Ogundayo, who is the director of Africana studies and foreign languages at Pitt–Bradford, will spend the 2022-23 academic year teaching in the Department of Anglophone Studies at the Université Joseph Ki-Zerbo in Ouagadougou, the capital of the West African nation.

“I will be bringing a relevant and specifically American cultural, academic and cross-cultural input and perspective to their curriculum,” Ogundayo said. He hopes to connect his Pitt-Bradford students with his new students in Burkina Faso through the videoconferencing platform Zoom as well.

When not teaching, Ogundayo plans to conduct research on how the oral traditions of the country’s dominant ethnic group, the Mossi, shape Burkinabe attitudes, conversations and responses to the challenges of Islamist fundamentalism and violence facing the country.

Ogundayo has published on African spirituality, ethics and modern African politics, the African American experience and the African diaspora and has long been interested in the myriad of cultures that are part of the African diaspora.

At the University of Pittsburgh, he is involved with the University Center for International Studies and the Center for African Studies, and designed and managed Pitt­–Bradford’s undergraduate certificate in African Studies. He plans to use what he learns in Burkina Faso to contribute to the University’s curriculum, diversity initiatives and Center for African Studies.

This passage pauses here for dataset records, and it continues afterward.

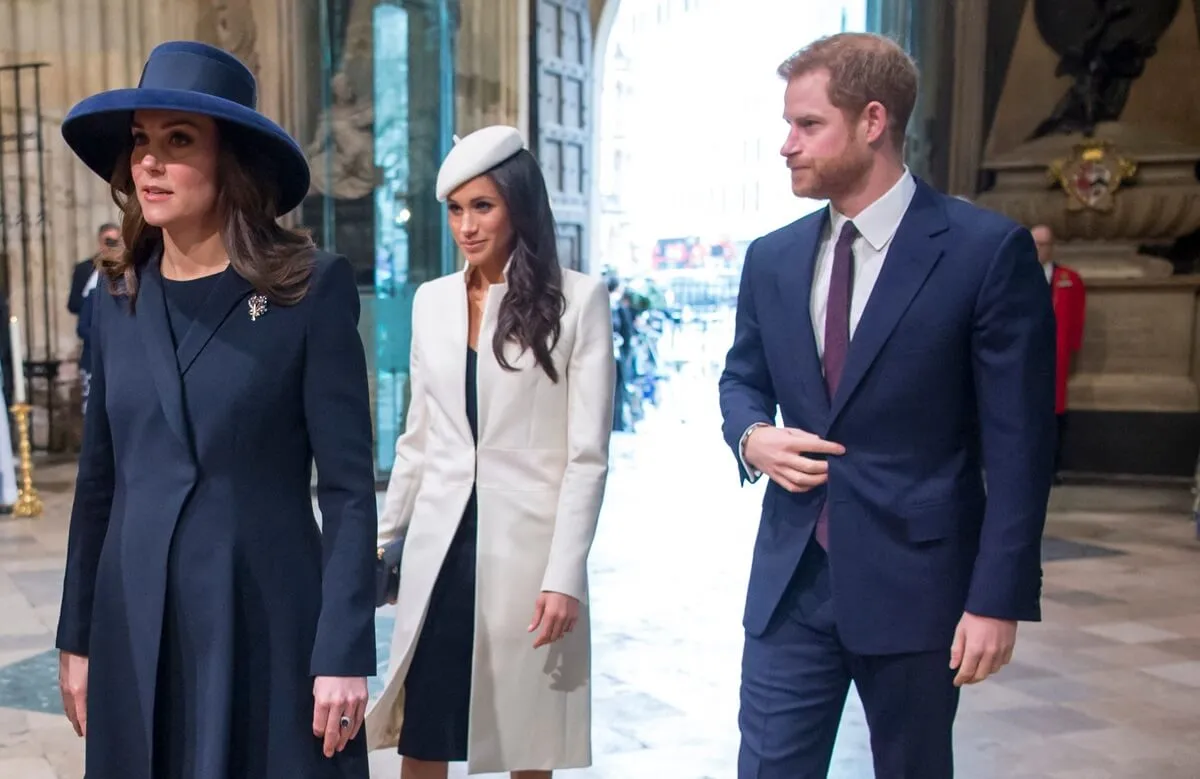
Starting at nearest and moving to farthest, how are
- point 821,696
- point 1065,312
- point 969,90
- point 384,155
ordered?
point 821,696, point 384,155, point 1065,312, point 969,90

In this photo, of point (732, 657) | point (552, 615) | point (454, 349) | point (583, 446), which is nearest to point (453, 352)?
point (454, 349)

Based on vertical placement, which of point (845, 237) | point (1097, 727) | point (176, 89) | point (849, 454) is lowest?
point (1097, 727)

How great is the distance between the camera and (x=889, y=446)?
2029mm

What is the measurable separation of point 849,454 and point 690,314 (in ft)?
51.2

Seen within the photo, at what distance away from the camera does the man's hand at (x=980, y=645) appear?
192 cm

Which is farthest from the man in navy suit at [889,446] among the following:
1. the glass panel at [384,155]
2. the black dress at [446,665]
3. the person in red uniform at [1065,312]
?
the person in red uniform at [1065,312]

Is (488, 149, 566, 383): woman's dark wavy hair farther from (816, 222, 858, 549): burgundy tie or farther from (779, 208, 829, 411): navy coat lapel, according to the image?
(816, 222, 858, 549): burgundy tie

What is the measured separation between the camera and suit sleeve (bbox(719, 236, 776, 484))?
227 cm

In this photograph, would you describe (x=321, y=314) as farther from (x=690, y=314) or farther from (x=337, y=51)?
(x=690, y=314)

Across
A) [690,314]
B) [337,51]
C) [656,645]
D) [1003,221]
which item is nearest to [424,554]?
[1003,221]

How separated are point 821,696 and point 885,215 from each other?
0.89 m

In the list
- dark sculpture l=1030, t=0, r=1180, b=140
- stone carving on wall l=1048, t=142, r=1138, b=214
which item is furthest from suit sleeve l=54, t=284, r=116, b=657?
dark sculpture l=1030, t=0, r=1180, b=140

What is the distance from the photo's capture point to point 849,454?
2.06m

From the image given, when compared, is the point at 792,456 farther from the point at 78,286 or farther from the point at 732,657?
the point at 78,286
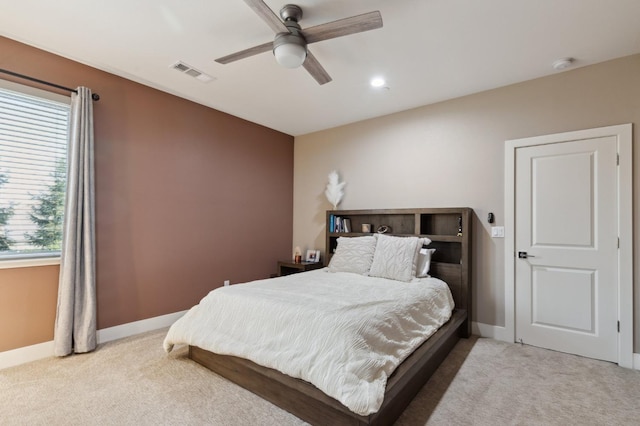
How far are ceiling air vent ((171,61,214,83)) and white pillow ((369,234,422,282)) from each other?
2.53 meters

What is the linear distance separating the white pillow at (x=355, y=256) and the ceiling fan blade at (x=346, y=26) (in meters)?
2.21


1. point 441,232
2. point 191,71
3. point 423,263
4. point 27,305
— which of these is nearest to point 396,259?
point 423,263

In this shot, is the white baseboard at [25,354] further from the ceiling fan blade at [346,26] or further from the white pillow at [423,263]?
the white pillow at [423,263]

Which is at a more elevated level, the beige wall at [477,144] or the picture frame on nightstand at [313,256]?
the beige wall at [477,144]

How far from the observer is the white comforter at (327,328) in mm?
1675

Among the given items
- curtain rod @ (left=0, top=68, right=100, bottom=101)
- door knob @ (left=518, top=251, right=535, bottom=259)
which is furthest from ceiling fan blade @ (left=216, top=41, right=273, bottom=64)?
door knob @ (left=518, top=251, right=535, bottom=259)

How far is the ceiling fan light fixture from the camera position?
203 cm

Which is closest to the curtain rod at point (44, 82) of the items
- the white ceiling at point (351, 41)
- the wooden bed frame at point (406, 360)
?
the white ceiling at point (351, 41)

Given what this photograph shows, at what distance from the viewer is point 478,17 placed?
7.07 ft

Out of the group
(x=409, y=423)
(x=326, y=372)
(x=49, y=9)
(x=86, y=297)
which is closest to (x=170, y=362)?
(x=86, y=297)

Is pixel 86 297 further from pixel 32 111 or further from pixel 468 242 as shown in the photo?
pixel 468 242

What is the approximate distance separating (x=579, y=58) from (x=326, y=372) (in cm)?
331

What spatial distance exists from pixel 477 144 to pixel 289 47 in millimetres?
2384

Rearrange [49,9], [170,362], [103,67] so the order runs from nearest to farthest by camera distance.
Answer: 1. [49,9]
2. [170,362]
3. [103,67]
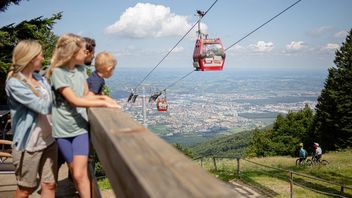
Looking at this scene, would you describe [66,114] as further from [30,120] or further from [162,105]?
[162,105]

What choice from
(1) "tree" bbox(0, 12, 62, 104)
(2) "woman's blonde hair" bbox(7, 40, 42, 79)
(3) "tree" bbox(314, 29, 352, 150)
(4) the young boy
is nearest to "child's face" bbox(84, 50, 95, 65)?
(4) the young boy

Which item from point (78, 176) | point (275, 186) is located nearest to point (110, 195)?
point (275, 186)

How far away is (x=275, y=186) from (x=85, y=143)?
16936mm

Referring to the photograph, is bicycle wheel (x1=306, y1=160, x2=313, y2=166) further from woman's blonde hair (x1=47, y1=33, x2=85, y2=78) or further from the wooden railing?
the wooden railing

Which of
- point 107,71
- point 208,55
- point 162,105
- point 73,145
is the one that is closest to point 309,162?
point 162,105

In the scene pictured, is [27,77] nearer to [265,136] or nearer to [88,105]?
[88,105]

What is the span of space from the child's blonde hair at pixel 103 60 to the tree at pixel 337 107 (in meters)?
48.0

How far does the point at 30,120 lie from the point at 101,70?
67 cm

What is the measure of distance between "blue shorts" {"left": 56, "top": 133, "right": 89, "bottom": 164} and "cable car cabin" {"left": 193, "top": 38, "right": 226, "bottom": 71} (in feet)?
57.0

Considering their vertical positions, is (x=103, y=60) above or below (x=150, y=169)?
above

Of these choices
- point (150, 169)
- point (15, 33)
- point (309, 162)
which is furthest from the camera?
point (309, 162)

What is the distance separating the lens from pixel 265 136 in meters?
67.1

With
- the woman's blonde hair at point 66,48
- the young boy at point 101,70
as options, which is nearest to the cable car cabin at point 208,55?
the young boy at point 101,70

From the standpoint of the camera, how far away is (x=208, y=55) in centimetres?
2023
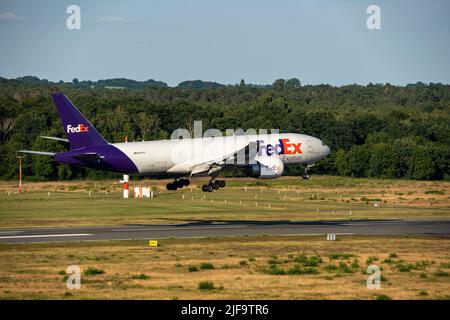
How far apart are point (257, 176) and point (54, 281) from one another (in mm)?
35093

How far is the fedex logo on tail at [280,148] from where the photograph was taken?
270ft

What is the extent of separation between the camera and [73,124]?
76.9 meters

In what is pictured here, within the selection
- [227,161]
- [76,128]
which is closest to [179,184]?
[227,161]

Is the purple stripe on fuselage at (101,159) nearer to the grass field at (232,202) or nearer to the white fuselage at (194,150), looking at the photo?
the white fuselage at (194,150)

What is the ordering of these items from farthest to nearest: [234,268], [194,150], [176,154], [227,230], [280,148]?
1. [280,148]
2. [194,150]
3. [176,154]
4. [227,230]
5. [234,268]

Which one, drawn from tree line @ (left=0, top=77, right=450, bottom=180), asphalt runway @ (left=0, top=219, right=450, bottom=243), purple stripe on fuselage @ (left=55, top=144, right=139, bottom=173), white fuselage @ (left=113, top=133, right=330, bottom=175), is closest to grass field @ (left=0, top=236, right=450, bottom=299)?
asphalt runway @ (left=0, top=219, right=450, bottom=243)

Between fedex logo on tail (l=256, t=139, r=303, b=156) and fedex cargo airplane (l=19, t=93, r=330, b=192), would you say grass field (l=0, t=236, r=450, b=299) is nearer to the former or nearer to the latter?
fedex cargo airplane (l=19, t=93, r=330, b=192)

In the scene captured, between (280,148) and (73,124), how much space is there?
19646mm

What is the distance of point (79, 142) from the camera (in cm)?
7731

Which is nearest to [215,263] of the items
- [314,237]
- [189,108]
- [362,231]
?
[314,237]

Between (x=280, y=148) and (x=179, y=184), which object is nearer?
(x=280, y=148)

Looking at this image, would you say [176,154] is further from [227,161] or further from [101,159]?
[101,159]

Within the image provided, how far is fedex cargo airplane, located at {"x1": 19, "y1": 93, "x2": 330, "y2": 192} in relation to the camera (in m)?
77.1

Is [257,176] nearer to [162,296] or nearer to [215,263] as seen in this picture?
[215,263]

Ogundayo is uniquely qualified for these studies, in part because of his fluency in English, French and dialects of several West African languages. A native of Nigeria, he attended boarding school in Ghana some 100 miles south of Ouagadougou.

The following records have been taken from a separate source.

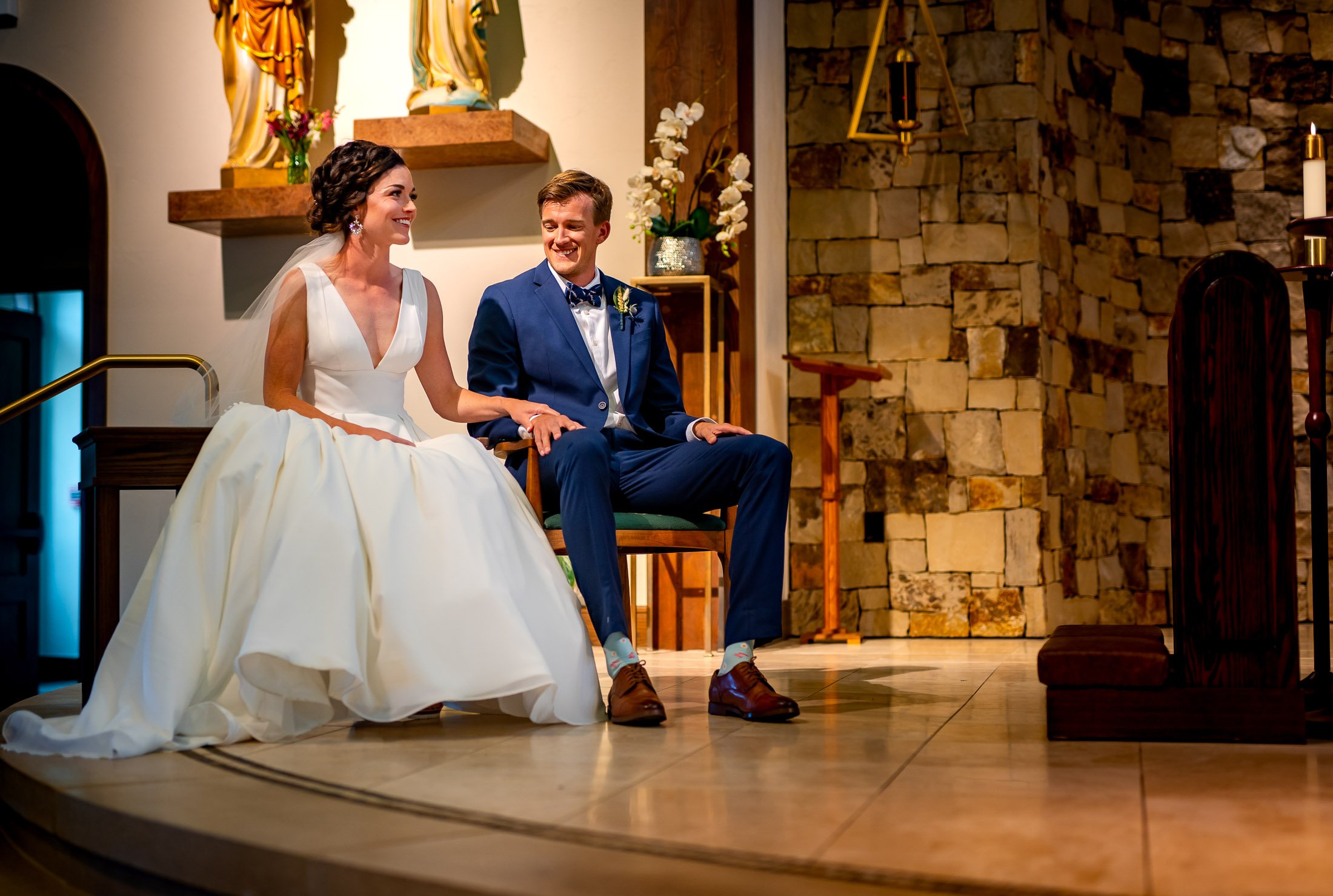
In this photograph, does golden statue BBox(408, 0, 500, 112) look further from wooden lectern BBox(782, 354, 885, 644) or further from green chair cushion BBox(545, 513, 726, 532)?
green chair cushion BBox(545, 513, 726, 532)

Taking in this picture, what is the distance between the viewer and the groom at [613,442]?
8.97 feet

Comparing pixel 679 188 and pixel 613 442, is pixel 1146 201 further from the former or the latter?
pixel 613 442

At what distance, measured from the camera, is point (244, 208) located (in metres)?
5.13

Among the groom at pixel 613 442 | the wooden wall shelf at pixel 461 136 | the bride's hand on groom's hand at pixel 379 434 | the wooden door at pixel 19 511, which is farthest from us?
the wooden door at pixel 19 511

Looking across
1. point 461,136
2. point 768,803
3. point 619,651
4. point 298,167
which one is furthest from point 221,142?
point 768,803

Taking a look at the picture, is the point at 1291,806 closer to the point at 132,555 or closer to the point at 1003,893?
the point at 1003,893

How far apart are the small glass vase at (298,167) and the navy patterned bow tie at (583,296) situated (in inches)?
89.0

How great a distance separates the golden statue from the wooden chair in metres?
2.27

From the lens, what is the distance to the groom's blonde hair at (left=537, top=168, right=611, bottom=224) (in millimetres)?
3225

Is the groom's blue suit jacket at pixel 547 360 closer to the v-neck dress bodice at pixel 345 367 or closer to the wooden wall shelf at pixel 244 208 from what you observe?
the v-neck dress bodice at pixel 345 367

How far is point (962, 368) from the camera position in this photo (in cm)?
566

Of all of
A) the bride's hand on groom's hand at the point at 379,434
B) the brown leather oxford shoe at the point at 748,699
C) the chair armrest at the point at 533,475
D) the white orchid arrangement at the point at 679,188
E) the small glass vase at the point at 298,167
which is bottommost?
the brown leather oxford shoe at the point at 748,699

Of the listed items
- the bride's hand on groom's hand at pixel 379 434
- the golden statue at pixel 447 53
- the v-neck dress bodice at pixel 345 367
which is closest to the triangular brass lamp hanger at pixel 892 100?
the golden statue at pixel 447 53

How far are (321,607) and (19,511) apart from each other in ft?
17.1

Ogundayo has taught at Pitt-Bradford since January 2001. He earned his doctoral degree in French and Francophone literature and cultures at the State University of New York at Buffalo, a master of arts in French from Queen’s University in Canada and a master of arts and bachelor of arts in French from the University of Lagos in Nigeria. He also studied for a master’s degree in International Management at Whitworth University in Spokane, Wash.